The National Museum of African Art will host a screening of “Punk in Africa” Saturday at 2 p.m. The 2012 documentary explores the history and impact of the punk movement on the political and social climates of South Africa, Mozambique and Zimbabwe. National Wake, a band formed in South Africa following the Soweto Uprising of 1976 is a part of that story and is known as the country's first multiracial punk band.
During a phone interview, Ivan Kadey, one of the band's founding members, recalled the connection between the music and the time saying, "Rock and roll doesn't really live without the spirit of rebellion." The band came about during South Africa's period of racial segregation and were affected by the restrictions of the society, receiving little radio play. Unable to sustain themselves financially, the group split in 1982 following the release of the first album "National Wake."

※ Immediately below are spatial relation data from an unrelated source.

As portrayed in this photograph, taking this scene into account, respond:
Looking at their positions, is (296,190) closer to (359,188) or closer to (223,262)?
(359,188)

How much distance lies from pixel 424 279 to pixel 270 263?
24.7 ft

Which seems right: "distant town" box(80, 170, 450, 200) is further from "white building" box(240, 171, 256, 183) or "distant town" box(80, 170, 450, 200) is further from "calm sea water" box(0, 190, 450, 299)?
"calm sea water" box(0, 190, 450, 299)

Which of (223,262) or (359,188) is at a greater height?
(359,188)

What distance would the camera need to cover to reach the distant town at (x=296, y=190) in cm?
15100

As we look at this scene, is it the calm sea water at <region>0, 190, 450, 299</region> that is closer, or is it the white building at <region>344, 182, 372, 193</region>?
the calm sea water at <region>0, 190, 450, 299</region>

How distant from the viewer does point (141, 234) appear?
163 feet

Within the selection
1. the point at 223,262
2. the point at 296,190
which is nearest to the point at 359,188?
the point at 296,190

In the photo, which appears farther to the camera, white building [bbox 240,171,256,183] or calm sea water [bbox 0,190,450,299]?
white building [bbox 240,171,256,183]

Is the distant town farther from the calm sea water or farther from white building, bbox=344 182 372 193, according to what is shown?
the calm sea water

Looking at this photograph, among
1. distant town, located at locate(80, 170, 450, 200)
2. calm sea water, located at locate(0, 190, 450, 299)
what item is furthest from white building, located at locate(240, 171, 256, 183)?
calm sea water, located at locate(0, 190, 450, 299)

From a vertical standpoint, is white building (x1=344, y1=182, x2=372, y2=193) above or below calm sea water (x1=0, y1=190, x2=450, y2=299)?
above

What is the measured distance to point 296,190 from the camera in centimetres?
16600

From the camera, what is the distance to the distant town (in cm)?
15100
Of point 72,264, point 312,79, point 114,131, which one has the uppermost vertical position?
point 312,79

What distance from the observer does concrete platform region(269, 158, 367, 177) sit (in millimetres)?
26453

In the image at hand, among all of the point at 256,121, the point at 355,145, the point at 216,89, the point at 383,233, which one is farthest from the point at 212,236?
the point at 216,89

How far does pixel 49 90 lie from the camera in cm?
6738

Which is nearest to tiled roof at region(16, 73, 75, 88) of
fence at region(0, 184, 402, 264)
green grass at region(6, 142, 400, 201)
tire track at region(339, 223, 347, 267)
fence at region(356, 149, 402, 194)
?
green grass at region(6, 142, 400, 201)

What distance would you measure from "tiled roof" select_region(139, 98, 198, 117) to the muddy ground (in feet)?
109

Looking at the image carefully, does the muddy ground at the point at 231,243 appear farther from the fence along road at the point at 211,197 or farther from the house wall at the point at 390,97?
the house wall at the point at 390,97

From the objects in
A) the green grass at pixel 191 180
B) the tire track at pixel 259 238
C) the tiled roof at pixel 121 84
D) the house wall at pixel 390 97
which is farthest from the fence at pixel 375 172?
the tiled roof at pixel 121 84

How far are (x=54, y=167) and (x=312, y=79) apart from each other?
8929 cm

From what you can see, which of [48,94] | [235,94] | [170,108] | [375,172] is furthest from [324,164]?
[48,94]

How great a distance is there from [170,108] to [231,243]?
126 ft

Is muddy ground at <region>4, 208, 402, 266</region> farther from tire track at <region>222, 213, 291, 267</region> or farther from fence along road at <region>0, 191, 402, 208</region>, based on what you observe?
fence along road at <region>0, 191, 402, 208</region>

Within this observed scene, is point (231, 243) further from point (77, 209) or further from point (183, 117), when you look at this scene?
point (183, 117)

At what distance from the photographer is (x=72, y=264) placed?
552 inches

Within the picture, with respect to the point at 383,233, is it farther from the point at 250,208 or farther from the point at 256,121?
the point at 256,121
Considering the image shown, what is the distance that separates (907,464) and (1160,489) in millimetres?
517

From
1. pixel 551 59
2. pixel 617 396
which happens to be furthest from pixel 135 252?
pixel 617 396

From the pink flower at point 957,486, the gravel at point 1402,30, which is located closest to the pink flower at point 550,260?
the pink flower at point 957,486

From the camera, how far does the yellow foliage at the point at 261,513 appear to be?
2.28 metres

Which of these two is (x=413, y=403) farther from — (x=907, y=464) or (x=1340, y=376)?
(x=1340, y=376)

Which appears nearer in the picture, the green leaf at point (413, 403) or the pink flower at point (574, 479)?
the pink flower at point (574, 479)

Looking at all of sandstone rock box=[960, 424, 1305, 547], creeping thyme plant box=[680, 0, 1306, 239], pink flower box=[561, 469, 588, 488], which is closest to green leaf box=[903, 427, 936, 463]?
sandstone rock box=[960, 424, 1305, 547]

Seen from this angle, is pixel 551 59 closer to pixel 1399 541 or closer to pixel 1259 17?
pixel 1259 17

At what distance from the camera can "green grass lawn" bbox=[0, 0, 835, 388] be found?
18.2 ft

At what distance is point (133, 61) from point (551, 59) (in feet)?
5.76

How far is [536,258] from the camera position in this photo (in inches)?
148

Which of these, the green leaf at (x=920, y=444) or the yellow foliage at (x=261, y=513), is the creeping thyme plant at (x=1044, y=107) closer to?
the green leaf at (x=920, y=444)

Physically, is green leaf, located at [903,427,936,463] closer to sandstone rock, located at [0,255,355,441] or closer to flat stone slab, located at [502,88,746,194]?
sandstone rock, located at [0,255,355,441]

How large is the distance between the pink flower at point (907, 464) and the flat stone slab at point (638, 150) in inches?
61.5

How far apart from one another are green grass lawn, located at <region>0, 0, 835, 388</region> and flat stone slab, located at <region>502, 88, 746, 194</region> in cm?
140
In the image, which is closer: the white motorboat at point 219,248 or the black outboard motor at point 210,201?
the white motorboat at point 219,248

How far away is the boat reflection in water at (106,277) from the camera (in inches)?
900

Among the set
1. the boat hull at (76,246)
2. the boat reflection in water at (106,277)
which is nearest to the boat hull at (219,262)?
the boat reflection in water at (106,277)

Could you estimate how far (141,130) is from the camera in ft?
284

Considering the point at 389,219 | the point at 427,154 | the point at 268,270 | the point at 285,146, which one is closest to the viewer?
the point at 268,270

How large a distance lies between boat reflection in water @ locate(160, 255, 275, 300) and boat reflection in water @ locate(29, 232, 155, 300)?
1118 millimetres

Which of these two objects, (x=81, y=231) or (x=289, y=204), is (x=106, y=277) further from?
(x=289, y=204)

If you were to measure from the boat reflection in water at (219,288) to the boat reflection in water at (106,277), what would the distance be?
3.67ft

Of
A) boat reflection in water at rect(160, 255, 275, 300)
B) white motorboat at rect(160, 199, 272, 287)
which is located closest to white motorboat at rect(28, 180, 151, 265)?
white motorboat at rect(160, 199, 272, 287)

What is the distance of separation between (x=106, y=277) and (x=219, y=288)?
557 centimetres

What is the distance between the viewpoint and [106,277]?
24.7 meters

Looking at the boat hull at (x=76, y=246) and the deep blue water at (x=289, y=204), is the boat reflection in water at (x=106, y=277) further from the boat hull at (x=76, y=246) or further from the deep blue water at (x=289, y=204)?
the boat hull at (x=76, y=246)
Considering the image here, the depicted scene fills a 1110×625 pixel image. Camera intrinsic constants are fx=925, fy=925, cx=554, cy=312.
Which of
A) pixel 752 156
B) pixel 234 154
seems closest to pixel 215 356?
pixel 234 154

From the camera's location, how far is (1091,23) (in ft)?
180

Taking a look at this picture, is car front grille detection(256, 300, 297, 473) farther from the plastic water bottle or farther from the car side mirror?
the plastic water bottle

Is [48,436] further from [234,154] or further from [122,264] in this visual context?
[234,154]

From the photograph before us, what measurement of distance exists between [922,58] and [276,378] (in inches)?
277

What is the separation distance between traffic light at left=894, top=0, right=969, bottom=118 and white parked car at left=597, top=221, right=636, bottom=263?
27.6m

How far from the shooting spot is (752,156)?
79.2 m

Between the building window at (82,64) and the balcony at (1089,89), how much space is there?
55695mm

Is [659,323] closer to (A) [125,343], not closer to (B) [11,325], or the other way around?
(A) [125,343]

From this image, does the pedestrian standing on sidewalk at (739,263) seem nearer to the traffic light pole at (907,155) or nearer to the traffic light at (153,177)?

Tomorrow, Kadey will be joined by local musicians at the museum's program for a performance featuring some of National Wake's original songs. One such song is "International News," a song Kadey says is a reflection of the censorship and control imposed on citizens of South Africa. Last month, Light in the Attic Records released a compilation of the group's music titled "Walk in Africa."
Upon hearing of the death of former South African president Nelson Mandela, Kadey said: “He became the symbol for freedom for everyone; he really became the world’s symbol of what it is to be free and what it is to stand up and battle for that freedom.”
Producer Jeffe Brown will take part in a Q&A session following the documentary screening, and you can see Kadey and local musicians perform Friday night at IOTA Club and Café in Arlington at 9 p.m. Tickets are $12.